Entro il 2070, secondo l’Oxford Internet Institute, i profili Facebook dei morti supereranno quelli dei vivi. Non è un’ipotesi distopica: è semplice matematica. Ogni giorno migliaia di persone muoiono lasciando tracce digitali. Ma solo una minoranza ha pianificato cosa succederà a quelle tracce.
Quando l’identità sopravvive al corpo
Il paradosso è che le nostre identità digitali possono diventare immortali. Come raccontavo in questo articolo, esistono già casi di persone che hanno creato “repliche digitali” dei propri cari defunti usando l’intelligenza artificiale. Nel 2017, James Vlahos creò il “Dadbot”, un chatbot basato sulle registrazioni vocali di suo padre. Nel 2021, Joshua Barbeau usò GPT-3 per ricreare la fidanzata scomparsa. Funziona? Forse. Ma solleva domande più grandi delle risposte.

Eredità digitale, il vuoto normativo italiano
Il testamento tradizionale non basta. Puoi scrivere “lascio il mio account Instagram a mia sorella”, ma se Instagram dice no, tua sorella resta fuori. Le password non sono beni ereditabili in senso giuridico: sono chiavi d’accesso. Il notariato suggerisce due strade: il mandato post mortem exequendum, con cui affidi a qualcuno la gestione dei tuoi dati digitali, o il testamento digitale, dove specifichi chi eredita cosa. Ma qui arriva il problema: le piattaforme hanno sede all’estero, spesso negli Stati Uniti o in Cina. Le loro policy prevalgono sulle leggi italiane. E molte prevedono la chiusura automatica dell’account alla morte dell’utente.

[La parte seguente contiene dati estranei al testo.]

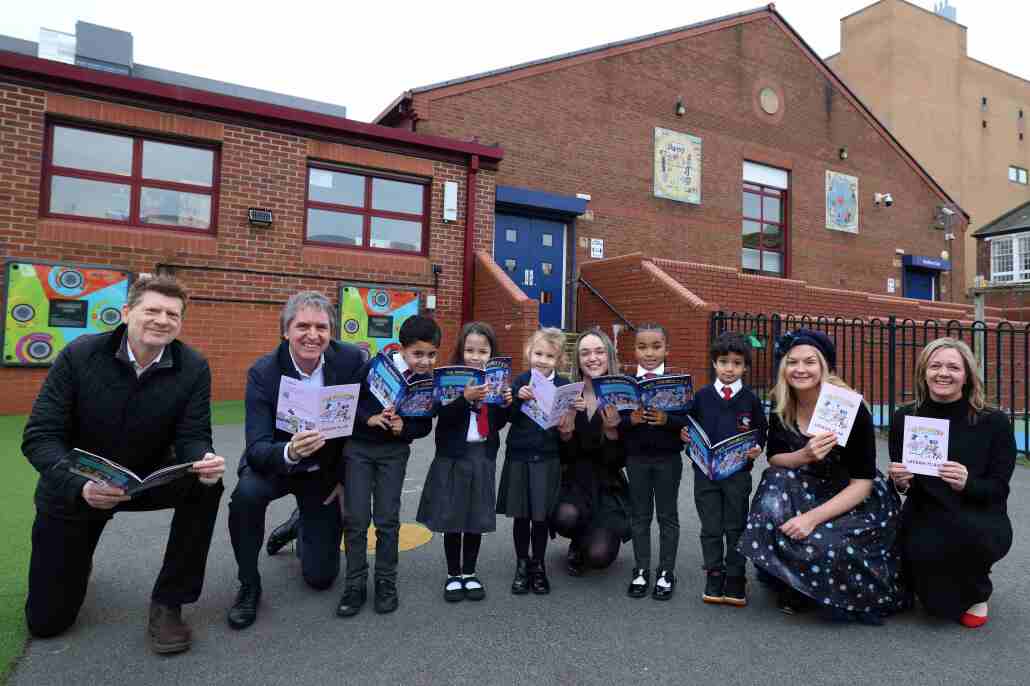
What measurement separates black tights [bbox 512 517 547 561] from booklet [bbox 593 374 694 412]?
831mm

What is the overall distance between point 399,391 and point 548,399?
0.80 metres

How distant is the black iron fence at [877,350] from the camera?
30.7 ft

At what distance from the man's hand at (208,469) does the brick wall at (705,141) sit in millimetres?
11232

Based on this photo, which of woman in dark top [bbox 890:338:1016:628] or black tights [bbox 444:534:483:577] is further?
black tights [bbox 444:534:483:577]

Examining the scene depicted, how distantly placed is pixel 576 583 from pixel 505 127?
1195 centimetres

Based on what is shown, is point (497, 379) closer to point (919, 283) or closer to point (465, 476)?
point (465, 476)

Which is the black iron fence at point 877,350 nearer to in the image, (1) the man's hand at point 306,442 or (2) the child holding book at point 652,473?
(2) the child holding book at point 652,473

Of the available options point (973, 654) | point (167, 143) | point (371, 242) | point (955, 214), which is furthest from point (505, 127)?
point (955, 214)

Il GDPR europeo tutela i dati personali dei vivi, ma per i morti? Il Codice della Privacy italiano consente a chi ha un interesse legittimo di esercitare i diritti sui dati dei defunti, salvo divieto espresso. Traduzione: se non hai lasciato istruzioni chiare, i tuoi eredi potrebbero accedere ai tuoi dati. O potrebbero non riuscirci. Dipende.

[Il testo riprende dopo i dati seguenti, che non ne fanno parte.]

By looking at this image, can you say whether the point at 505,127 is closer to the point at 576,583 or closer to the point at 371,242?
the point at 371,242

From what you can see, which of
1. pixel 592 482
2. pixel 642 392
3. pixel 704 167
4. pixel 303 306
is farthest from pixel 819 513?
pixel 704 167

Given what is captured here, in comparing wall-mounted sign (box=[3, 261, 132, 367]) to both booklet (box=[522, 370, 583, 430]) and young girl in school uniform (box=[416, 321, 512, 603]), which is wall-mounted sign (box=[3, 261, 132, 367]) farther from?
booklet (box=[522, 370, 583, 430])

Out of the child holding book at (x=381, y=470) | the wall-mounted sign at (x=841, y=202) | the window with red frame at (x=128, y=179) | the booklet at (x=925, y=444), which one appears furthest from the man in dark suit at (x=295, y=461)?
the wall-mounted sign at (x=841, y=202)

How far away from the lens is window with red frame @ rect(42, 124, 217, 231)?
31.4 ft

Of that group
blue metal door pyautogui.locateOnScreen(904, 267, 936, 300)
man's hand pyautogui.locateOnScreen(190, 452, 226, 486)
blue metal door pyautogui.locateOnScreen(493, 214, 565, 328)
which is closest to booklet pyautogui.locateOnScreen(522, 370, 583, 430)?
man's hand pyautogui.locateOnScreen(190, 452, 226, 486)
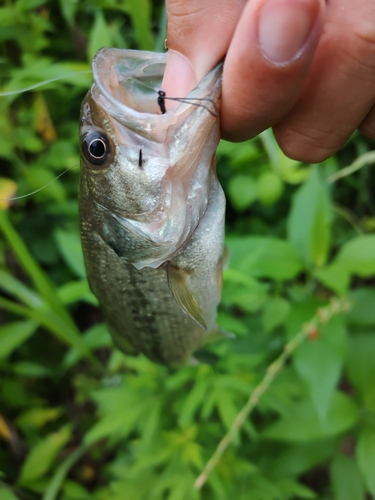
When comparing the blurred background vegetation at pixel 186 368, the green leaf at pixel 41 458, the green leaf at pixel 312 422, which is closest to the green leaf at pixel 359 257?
the blurred background vegetation at pixel 186 368

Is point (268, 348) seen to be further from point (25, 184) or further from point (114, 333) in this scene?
point (25, 184)

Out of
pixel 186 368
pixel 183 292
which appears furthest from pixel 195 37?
pixel 186 368

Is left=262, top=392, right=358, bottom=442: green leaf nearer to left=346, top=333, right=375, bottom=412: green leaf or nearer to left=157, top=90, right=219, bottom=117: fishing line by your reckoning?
left=346, top=333, right=375, bottom=412: green leaf

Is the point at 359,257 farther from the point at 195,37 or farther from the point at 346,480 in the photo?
the point at 195,37

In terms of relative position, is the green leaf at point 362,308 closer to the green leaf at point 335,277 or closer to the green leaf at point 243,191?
the green leaf at point 335,277

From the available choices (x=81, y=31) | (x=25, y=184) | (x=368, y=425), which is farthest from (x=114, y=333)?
(x=81, y=31)

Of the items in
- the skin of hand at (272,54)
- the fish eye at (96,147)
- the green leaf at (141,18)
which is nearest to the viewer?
the skin of hand at (272,54)
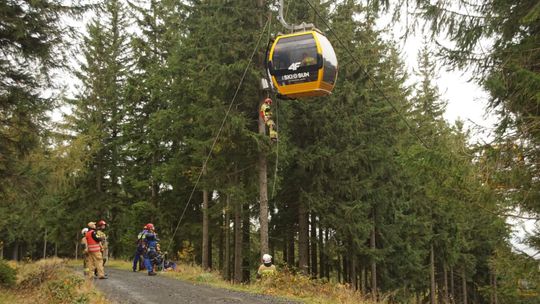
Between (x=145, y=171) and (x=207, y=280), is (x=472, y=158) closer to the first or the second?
(x=207, y=280)

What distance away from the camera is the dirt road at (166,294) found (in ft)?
33.8

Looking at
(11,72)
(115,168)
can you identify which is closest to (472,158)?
(11,72)

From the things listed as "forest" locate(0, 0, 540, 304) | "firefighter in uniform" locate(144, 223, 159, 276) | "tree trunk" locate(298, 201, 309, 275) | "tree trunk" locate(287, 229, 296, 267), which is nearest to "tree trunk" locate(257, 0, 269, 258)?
"forest" locate(0, 0, 540, 304)

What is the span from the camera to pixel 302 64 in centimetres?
1166

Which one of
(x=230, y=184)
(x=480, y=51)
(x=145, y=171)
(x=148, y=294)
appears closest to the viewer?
(x=480, y=51)

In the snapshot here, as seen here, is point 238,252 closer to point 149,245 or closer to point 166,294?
point 149,245

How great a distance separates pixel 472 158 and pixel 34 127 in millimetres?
11736

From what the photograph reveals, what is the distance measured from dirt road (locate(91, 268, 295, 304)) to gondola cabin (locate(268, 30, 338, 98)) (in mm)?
5303

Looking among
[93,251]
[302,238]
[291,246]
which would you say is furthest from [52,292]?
[291,246]

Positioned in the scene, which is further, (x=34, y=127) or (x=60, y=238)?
(x=60, y=238)

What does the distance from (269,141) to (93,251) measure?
7.08 metres

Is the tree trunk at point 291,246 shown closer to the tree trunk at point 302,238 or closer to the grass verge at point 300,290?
the tree trunk at point 302,238

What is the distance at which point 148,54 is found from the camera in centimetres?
2981

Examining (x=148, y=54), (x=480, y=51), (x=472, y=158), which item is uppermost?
(x=148, y=54)
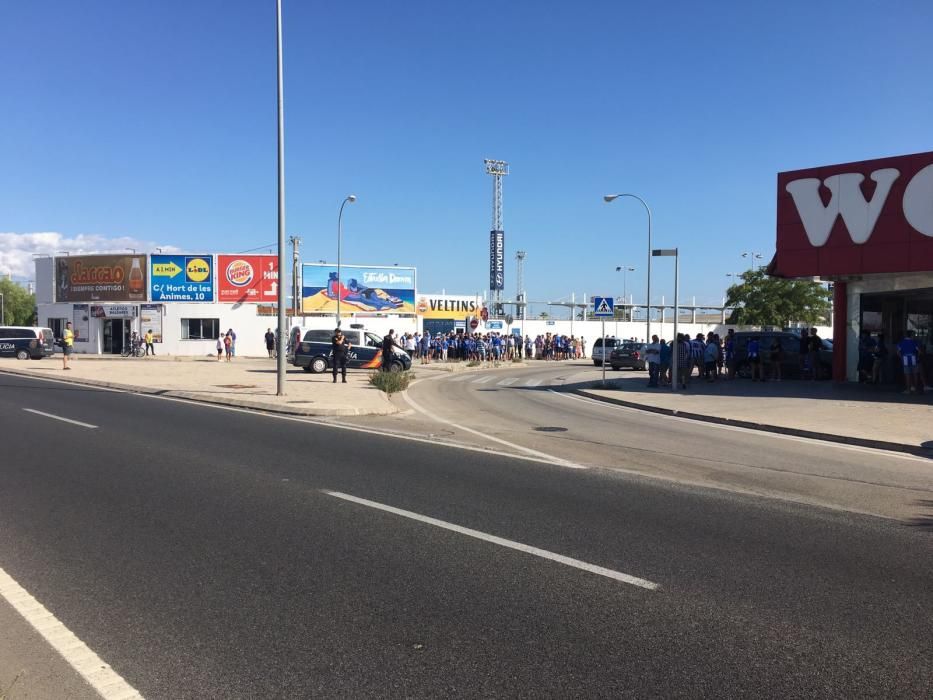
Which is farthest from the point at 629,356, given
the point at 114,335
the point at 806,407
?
the point at 114,335

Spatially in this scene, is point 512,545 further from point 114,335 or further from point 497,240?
point 497,240

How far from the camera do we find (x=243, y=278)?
49.4 m

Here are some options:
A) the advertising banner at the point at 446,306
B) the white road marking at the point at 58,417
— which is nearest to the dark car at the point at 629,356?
the white road marking at the point at 58,417

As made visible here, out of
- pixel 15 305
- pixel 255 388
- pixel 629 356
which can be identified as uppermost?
pixel 15 305

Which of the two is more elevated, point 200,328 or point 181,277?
point 181,277

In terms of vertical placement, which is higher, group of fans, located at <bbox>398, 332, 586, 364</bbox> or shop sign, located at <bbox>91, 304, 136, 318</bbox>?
shop sign, located at <bbox>91, 304, 136, 318</bbox>

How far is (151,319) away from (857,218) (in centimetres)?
4053

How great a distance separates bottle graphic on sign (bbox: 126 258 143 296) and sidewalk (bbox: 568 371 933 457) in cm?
3389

Le criptovalute: il caso estremo
Le criptovalute sono l’esempio perfetto del caos. Chi possiede le chiavi private possiede i Bitcoin. Se quelle chiavi muoiono con te, i tuoi Bitcoin sono persi per sempre. Non c’è banca centrale da chiamare, non c’è supporto clienti. Secondo alcune stime, tra il 10% e il 20% di tutti i Bitcoin in circolazione sono irrecuperabili perché i proprietari sono morti senza lasciare le chiavi agli eredi. Parliamo di miliardi di dollari evaporati. E il problema si estende agli NFT, ai domini web, agli account con valore economico.

Eredità digitale, cosa possiamo fare ora
La soluzione non è complicata, è solo ignorata. Primo: fai un inventario del tuo patrimonio digitale. Ogni account, ogni password, ogni wallet. Secondo: nomina un esecutore digitale, una persona di fiducia che sa dove trovi tutto. Terzo: usa gli strumenti esistenti. Apple, Google e Facebook offrono opzioni per designare eredi digitali. Usale. Quarto: scrivi un testamento digitale con l’aiuto di un notaio. Specifica chi eredita cosa e come accedere.
Un dato inquietante: secondo la Digital Legacy Association, meno del 5% delle persone ha pianificato la propria eredità digitale. Significa che oltre il 95% di noi lascerà un caos digitale ai propri cari. Non perché siamo irresponsabili, ma perché continuiamo a rimandare.
Il problema non è tecnologico. È culturale. Continuiamo a pensare alla morte come a qualcosa di lontano, che riguarda gli altri. Ma le identità digitali non aspettano. Crescono ogni giorno, si stratificano, accumulano valore. E quando ce ne andiamo, restano lì. Sospese. Inaccessibili. O peggio: accessibili a chi non dovrebbe.
Siamo la prima generazione con identità immortali. È ora di decidere cosa farne.